In uw antwoord zonet focuste u vooral op de werknemer, maar ook de werkgevers hebben daar alle belang bij. Dat miste ik een beetje. Het is ook niet altijd even evident voor werkgevers om hun werknemers een opleiding te geven. Vaak is de vrees dat als men hen te sterk maakt of te veel bijschoolt, ze misschien naar een andere job gaan. Er zijn immers heel veel vacatures. Ze vrezen dat ze werknemers gaan kwijtspelen en gaan de afweging maken: is dat nu een opportuniteit voor het bedrijf of houdt dat het risico in dat men die mensen kwijt is? In de huidige strijd om talent hebben ze er echter wel belang bij om hun werknemers te soigneren. Investeren in personeel moet eigenlijk altijd lonen, natuurlijk. Minister, wat doet Vlaanderen om die vooroordelen bij onze werkgevers en onze ondernemingen over het investeren in mensen en opleidingen weg te nemen?

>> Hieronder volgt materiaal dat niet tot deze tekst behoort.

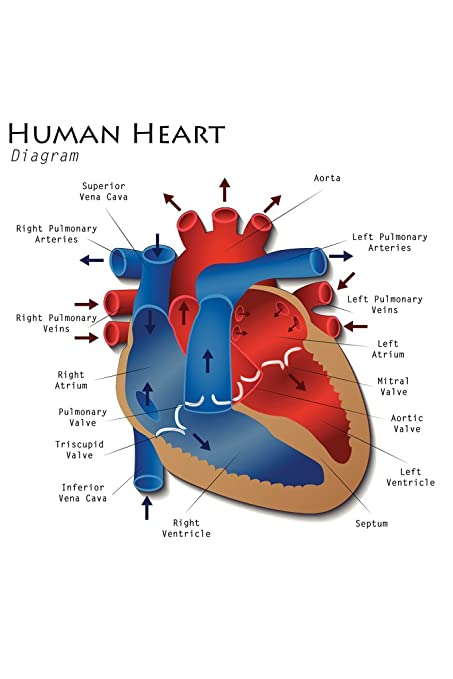 amazon com: human heart diagram anatomy diagram educational chart poster  12x18 inch: home & kitchen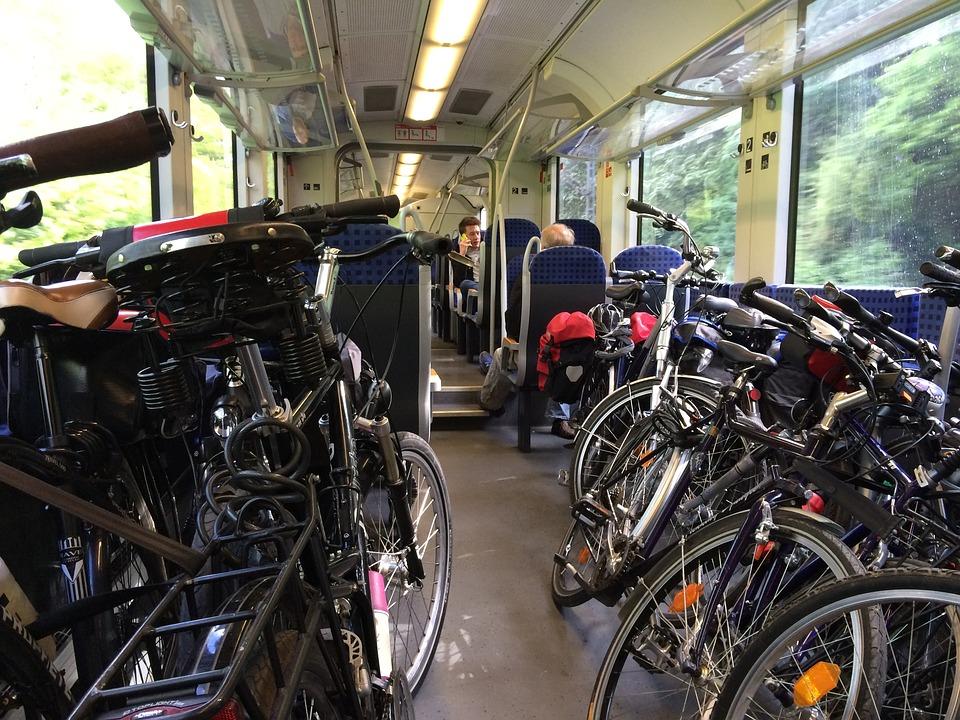 В Беларуси изменяются правила провоза домашних животных и велосипедов в поездах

De heer Verbeurgt heeft het woord.
Opnieuw dank aan collega Claes voor deze vraag. Het is inderdaad een grote uitdaging op onze arbeidsmarkt om het leren, het versterken van competenties toch te laten gebeuren. Cijfers leren ons dat Vlaanderen, hoewel we eigenlijk een sterk onderwijs hebben, qua levenslang leren echt nog niet de sterkste speler is. Minister, het is dus inderdaad een kwestie van alle instrumenten maximaal inzetten. Ik heb daar een concrete vraag over. Ik heb u een schriftelijke vraag over de kmo-portefeuille gesteld, namelijk schriftelijke vraag nr. 167. Die ging over de besteding van de kmo-portefeuille aan hr en personeelsmanagement. Dat waren zeer interessante cijfers. Er gaat ongeveer 43 miljoen euro naar de kmo-portefeuille. In 2023 ging in totaal ongeveer 4,5 miljoen euro daarvan naar personeelsmanagement, en daarvan ging een half miljoen euro naar competentiebeleid. Qua competentiebeleid is dat cijfer in de loop der jaren vrij stabiel gebleven, dus 500.000 à 600.000 euro. Mijn vraag is vooral: wordt er ook gecheckt wat de impact daarvan is? Het zijn altijd dezelfde bedrijven die dat aanvragen. We zien dat terugkeren. Zien we een impact van dat jaarlijkse half miljoen euro? Heeft dat ook echt een effect? Wordt dat gemeten, niet alleen op beleidsniveau, maar ook op het niveau van de kmo-portefeuille? Dat lijkt me immers een instrument dat we kunnen inzetten om het competentiebeleid in Vlaanderen te versterken.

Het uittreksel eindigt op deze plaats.